Down in the kitchens, Brindley Sherratt’s Sarastro commanded his team – luminous headgear and all – with a masterful authority that hovered just this side of the spine-chilling. His arias – “O Isis und Osiris” and “In diesen heil’gen Hallen” – emerged from their unfathomable depths with the warmth and lustre of vintage teak. For all the weirdness of his kitchen cult, Barbe & Doucet did not quite make him the villain of the piece – besides which, the sheer charisma of this voice would disarm too much sniping scepticism. 

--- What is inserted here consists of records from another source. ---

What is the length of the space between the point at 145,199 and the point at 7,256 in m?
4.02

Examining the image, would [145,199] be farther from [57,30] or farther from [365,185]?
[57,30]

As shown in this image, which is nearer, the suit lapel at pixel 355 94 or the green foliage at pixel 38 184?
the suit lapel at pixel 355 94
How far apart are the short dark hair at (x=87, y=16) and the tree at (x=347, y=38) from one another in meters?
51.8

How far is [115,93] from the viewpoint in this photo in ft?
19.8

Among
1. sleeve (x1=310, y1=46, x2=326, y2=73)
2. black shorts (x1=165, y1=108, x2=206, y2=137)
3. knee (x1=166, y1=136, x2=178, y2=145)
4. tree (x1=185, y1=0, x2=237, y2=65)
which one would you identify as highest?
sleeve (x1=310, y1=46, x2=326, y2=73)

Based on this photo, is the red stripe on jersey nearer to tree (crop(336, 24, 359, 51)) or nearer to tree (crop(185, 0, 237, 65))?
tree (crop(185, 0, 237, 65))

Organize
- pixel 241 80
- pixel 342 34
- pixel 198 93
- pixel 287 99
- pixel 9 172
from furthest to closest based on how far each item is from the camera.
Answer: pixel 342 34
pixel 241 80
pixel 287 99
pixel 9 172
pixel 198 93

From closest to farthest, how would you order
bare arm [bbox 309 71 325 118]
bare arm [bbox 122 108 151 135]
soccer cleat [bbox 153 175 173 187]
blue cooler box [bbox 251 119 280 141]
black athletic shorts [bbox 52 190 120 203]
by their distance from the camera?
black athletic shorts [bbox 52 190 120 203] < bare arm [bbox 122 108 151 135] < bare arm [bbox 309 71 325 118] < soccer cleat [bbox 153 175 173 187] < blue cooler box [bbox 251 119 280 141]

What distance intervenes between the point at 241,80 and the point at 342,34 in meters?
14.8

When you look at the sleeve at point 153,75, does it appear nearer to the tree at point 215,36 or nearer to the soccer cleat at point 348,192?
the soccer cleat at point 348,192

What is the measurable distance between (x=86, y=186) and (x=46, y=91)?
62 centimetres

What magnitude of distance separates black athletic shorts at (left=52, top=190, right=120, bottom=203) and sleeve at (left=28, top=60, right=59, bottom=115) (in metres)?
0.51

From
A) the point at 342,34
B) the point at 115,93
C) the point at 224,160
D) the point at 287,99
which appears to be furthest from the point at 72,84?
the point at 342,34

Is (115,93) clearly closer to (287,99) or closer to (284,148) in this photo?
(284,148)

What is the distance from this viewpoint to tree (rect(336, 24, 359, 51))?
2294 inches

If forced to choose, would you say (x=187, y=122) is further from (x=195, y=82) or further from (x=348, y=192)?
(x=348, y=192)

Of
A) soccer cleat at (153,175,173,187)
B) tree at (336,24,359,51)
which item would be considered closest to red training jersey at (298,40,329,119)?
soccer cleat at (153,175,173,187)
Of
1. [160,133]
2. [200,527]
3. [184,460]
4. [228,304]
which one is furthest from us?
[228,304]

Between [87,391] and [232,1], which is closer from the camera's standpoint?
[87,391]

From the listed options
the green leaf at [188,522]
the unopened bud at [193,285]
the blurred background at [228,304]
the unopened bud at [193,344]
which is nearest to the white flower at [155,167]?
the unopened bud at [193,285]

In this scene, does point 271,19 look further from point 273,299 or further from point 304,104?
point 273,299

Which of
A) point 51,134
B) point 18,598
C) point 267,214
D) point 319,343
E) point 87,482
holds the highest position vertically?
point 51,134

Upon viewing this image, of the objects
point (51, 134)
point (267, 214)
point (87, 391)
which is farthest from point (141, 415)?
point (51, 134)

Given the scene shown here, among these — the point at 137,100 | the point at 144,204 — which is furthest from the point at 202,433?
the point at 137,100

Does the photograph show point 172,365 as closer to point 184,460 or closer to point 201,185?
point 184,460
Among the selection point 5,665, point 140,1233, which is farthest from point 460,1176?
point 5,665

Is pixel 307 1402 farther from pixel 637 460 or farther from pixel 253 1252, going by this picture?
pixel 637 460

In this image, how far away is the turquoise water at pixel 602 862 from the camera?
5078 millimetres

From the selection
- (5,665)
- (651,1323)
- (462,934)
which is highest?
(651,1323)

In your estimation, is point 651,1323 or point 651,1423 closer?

At times, though, I did sense that the director-designers had tipped the scales a shade too far against any cosy or sentimental interpretation of the Flute. When Pamina and Papageno sang their divine duet, “Bei Männern, welche Liebe fühlen”, a creepy puppet dance on the stage’s other side snarkily undercut the hymn to coupledom. And when long-suffering Papageno finally got together with his dream girl Papagena (Alison Rose, pictured above), her instant expulsion of a cluster of doll-babies hinted – with a heavy, farcical hand – that their wedded bliss will be short-lived.

When does a healthy revisionism about operatic tradition twist unduly into knee-jerk irony? We could ponder that question as Barbe & Doucet finished off their banquet with a shamelessly calorific course. It saw the Queen-Hotelier and the Priest-Chef reconciled on a tiered and spangled set which brought to mind not so much the offbeat fables of Wes Anderson, as the over-the-top Hollywood camp of 1930s Busby Berkeley musicals. No one, I surmise, will check out of the Barbe & Doucet Glyndebourne hotel with complaints about the quality of service or state-of-the-art facilities. Yet it’s not a place, perhaps, where Mozart’s dearest friends will ever feel quite at home.